Source: Rhino Times Greensboro

Water authority woos supremes

by Alex Jakubsen

January 31, 2013

An ongoing lawsuit against the Piedmont Triad Regional Water Authority (PTRWA) could raise water rates and generally hamper the ability of public bodies to provide water to residents.

The PTRWA in January petitioned the North Carolina Supreme Court to hear the case in which lower courts have determined that hydroelectric power plants downstream of the Randleman Dam are entitled to damages because PTRWA is taking water from the Deep River basin and transferring it to the Haw River basin.

The PTRWA began the application process for the Randleman Dam in 1988, finally receiving a permit for its construction in 2001, only to be sued seven years later by L&S Water Power Inc., Brooks Energy LLC, Deep River Hydro Inc., Hydrodyne Industries LLC, William Dean Brooks and Howard Bruce Cox for infringing on the companies’ “riparian rights” without compensation.

Chip Hagan, the husband of North Carolina Democratic Sen. Kay Hagan, is part owner of Hydrodyne Industries.

In April 2011, the North Carolina Court of Appeals upheld a decision by Guilford County Superior Court that the hydroelectric power companies are entitled to compensation for loss of stream flow under the Fifth Amendment of the US Constitution.

Nine days before Superior Court Judge Calvin Murphy ruled in favor of the hydroelectric power companies and against the PTRWA, Sen. Hagan nominated Murphy to a lifetime position on the federal court. Sen. Hagan withdrew the nomination after the possible conflict of interest was brought to light.

Executive Director of the PTRWA Greg Flory said that, if allowed to stand, the decision by the Court of Appeals could have a broad effect. “It seems to change the way that North Carolina law has been decided in the past,” he said.

The petition by the PTRWA includes arguments that the Court of Appeals decision is unconstitutional and a far-reaching threat to the ability of public bodies to provide water to residents of North Carolina.

The PTRWA attorneys noted in the petition that the hydro electric power companies are suing for loss of something that was not theirs in the first place.

According to the North Carolina Constitution and the public trust doctrine, all navigable waters are owned by the state unless specifically sold to another party for a public use.

So the owners of the power plants have the right to make use of water as it flows through their property, but they do not own it. So they would not be entitled, as the Court of Appeals found, to compensation for reduced water flow by the takings clause of the Fifth Amendment. That clause refers to private property, not rights of use.

The petition also asserts that under North Carolina law regarding holding and diverting water, the diversion of water by a public agency like the PTRWA to supply water for citizens is considered a “superior riparian use.”

According to the PTRWA, the Court of Appeals, in granting the power companies the right to damages, relied on case law that had been overridden by legislation.
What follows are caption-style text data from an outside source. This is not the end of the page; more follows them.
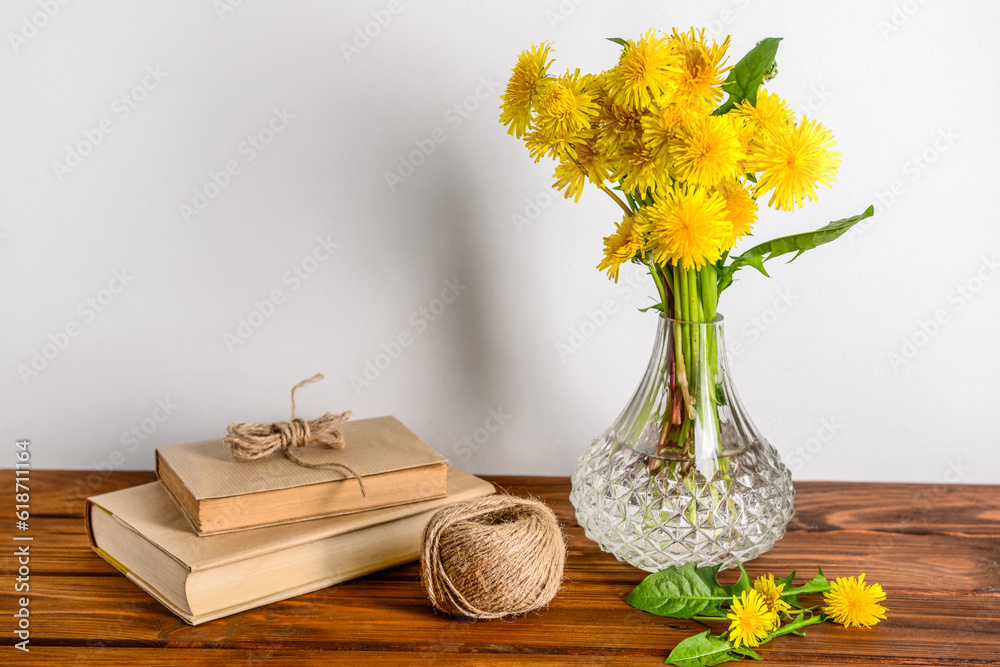 Vase with beautiful dandelion flowers, rope and books on wooden table near light wall
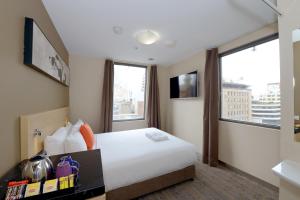 Postel nebo postele na pokoji v ubytování ibis Budget - Melbourne CBD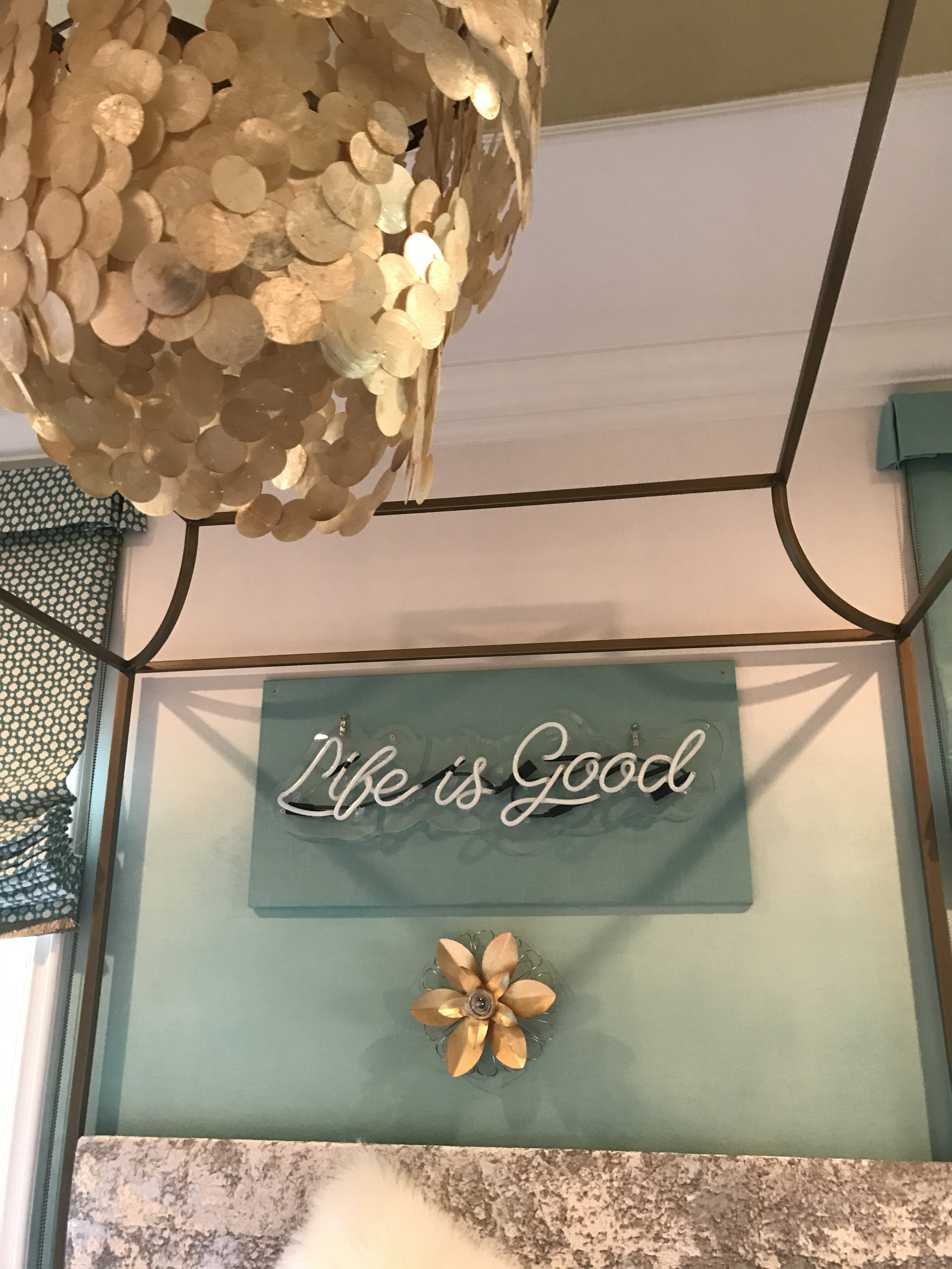  “Life is Good” is the motto of a tween girl, the daughter of a client of ours. We brought this quote to life in a custom neon sign above her bed.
The petition also states that if the decision of the Court of Appeals is not overturned, “It will needlessly increase the cost of water to the citizens of this state; it will deter or prohibit the development of future public water supplies for the benefit of the citizens of this State; and it will place regulation of these resources back more than one hundred years.”

The petition also says that the plaintiffs did not challenge the Environmental Management Commission certificate the state granted the PTRWA for the redirection of water flow.
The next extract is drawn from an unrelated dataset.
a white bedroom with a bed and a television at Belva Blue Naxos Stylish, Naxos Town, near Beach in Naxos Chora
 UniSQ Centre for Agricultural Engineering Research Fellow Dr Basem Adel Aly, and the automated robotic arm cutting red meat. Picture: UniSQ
And while the PTRWA is authorized by the state to redirect 30.5 million gallons of water from Deep River to the Haw River, they are currently only redirecting 12 million gallons of water.

Flory said rather than restricting the flow of water, the Randleman Dam may be benefitting the plaintiffs. “Really, we would say at some points we’ve probably increased the flow at what would be a low period of flow for them.”

The decision upheld by the Court of Appeals does not specify what damages the plaintiffs are entitled to, but allows them to be decided by a jury trial. Throughout the lawsuit, there has been concern that a victory by the hydroelectric power companies would invite lawsuits from other parties along the Deep River, which flows all the way to Wilmington, and lawsuits against other dam owners in North Carolina.

Flory said that other rivers and streams that merge with the Deep River would make it difficult to argue they were effected from the Randleman Dam.

“Our hope is, I guess, that would be a limiting factor,” Flory said.